This is, however, a tradeoff.
To find an element in a k-ary tree, you need around k*ln(N)/ln(k) operations (remember the change-of-base formula). The larger your k is, the more overall operations you need.
The logical extension of what you are saying is "why don't people use an N-ary tree for N data elements?". Which, of course, would be an array.

A ternary search will still give you the same asymptotic complexity O(log N) search time, and adds complexity to the implementation.
The same argument can be said for why you would not want a quad search or any other higher order.

Searching 1 billion (a US billion - 1,000,000,000) sorted items would take an average of about 15 compares with binary search and about 9 compares with a ternary search - not a huge advantage. And note that each 'ternary compare' might involve 2 actual comparisons.

Wow. The top voted answers miss the boat on this one, I think.
Your CPU doesn't support ternary logic as a single operation; it breaks ternary logic into several steps of binary logic. The most optimal code for the CPU is binary logic. If chips were common that supported ternary logic as a single operation, you'd be right.
B-Trees can have multiple branches at each node; a order-3 B-tree is ternary logic. Each step down the tree will take two comparisons instead of one, and this will probably cause it to be slower in CPU time.

Dataset rows >>
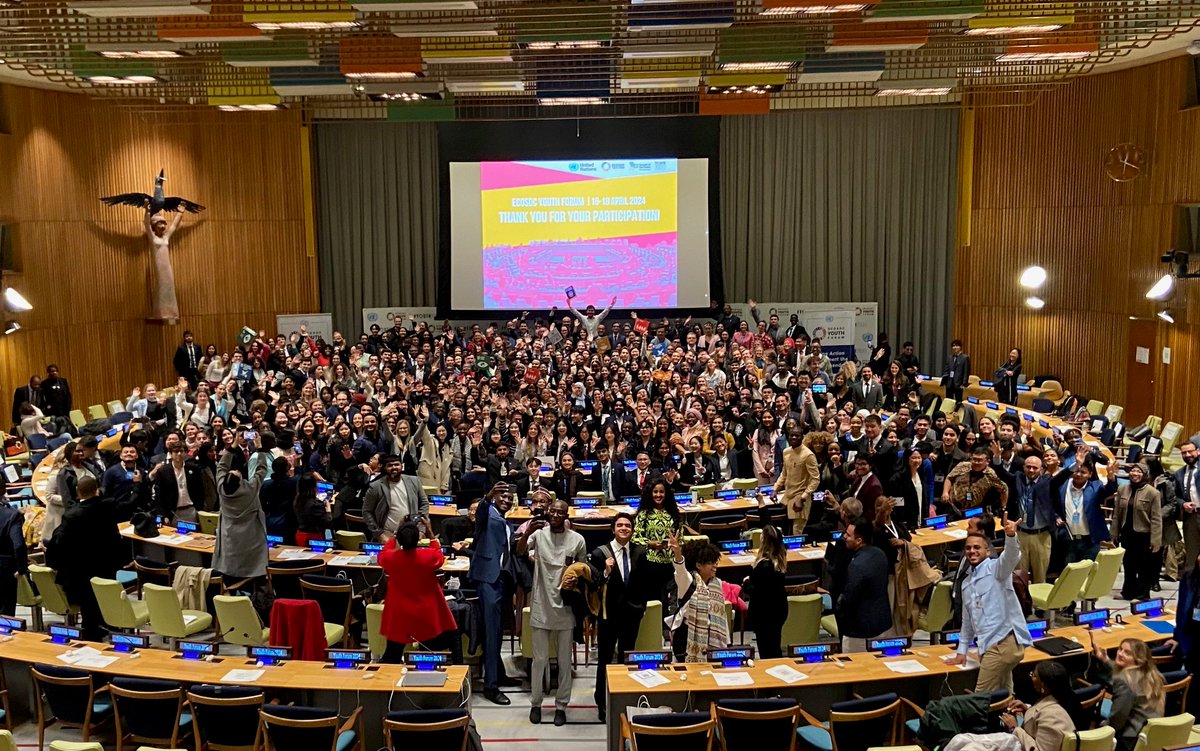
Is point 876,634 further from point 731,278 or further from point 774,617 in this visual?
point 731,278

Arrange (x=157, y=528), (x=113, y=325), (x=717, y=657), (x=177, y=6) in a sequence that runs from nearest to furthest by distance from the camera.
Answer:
...
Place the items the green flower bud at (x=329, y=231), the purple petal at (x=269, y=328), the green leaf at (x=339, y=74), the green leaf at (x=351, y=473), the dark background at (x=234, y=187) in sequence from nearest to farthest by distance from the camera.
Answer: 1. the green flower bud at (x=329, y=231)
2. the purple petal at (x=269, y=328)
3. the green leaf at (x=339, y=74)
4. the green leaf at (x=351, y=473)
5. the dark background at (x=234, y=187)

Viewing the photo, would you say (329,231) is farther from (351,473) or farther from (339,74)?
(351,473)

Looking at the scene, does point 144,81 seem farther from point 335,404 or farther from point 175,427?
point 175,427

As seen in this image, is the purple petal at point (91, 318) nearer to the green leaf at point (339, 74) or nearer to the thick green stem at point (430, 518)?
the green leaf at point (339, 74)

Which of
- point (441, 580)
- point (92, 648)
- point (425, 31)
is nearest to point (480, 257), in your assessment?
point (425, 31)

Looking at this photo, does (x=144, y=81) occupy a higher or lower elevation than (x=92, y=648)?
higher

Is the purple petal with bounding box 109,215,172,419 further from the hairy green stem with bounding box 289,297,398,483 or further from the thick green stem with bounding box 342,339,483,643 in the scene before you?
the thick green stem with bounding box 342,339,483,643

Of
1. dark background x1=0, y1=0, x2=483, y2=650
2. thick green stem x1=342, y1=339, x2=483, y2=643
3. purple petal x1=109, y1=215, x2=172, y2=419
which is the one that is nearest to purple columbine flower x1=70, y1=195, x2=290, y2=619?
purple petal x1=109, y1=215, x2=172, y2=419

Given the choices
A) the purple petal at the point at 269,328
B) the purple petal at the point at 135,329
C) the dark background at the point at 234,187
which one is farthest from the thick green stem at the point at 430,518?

Directives >>
**a)** List every search method that the discussion of binary and ternary search names.
**b)** Answer these questions from the discussion of binary and ternary search, one line each:
(i) What structure would an N-ary tree for N data elements be?
(ii) About how many compares would binary search need on average to search 1 billion sorted items?
(iii) How many comparisons does each step down an order-3 B-tree take?
**c)** Continue the discussion of binary and ternary search from its last sentence.

The answers >>
**a)** Ternary search, quad search, binary search

**b)**
(i) An array
(ii) About 15
(iii) Two

**c)**
B-Trees, however, are pretty common. If you assume that every node in the tree will be stored somewhere separately on disk, you're going to spend most of your time reading from disk... and the CPU won't be a bottleneck, but the disk will be. So you take a B-tree with 100,000 children per node, or whatever else will barely fit into one block of memory. B-trees with that kind of branching factor would rarely be more than three nodes high, and you'd only have three disk reads - three stops at a bottleneck - to search an enormous, enormous dataset.
Reviewing:
Ternary trees aren't supported by hardware, so they run less quickly.
B-tress with orders much, much, much higher than 3 are common for disk-optimization of large datasets; once you've gone past 2, go higher than 3.

The only way a ternary search can be faster than a binary search is if a 3-way partition determination can be done for less than about 1.55 times the cost of a 2-way comparison. If the items are stored in a sorted array, the 3-way determination will on average be 1.66 times as expensive as a 2-way determination. If information is stored in a tree, however, the cost to fetch information is high relative to the cost of actually comparing, and cache locality means the cost of randomly fetching a pair of related data is not much worse than the cost of fetching a single datum, a ternary or n-way tree may improve efficiency greatly.

What makes you think Ternary search should be faster?
Average number of comparisons:
in ternary search = ((1/3)*1 + (2/3)*2) * ln(n)/ln(3) ~ 1.517*ln(n)
in binary search = 1 * ln(n)/ln(2) ~ 1.443*ln(n).
Worst number of comparisons:
in ternary search = 2 * ln(n)/ln(3) ~ 1.820*ln(n)
in binary search = 1 * ln(n)/ln(2) ~ 1.443*ln(n).
So it looks like ternary search is worse.

Also, note that this sequence generalizes to linear search if we go on
Binary search
Ternary search
...
...
n-ary search ≡ linear search
So, in an n-ary search, we will have "one only COMPARE" which might take upto n actual comparisons.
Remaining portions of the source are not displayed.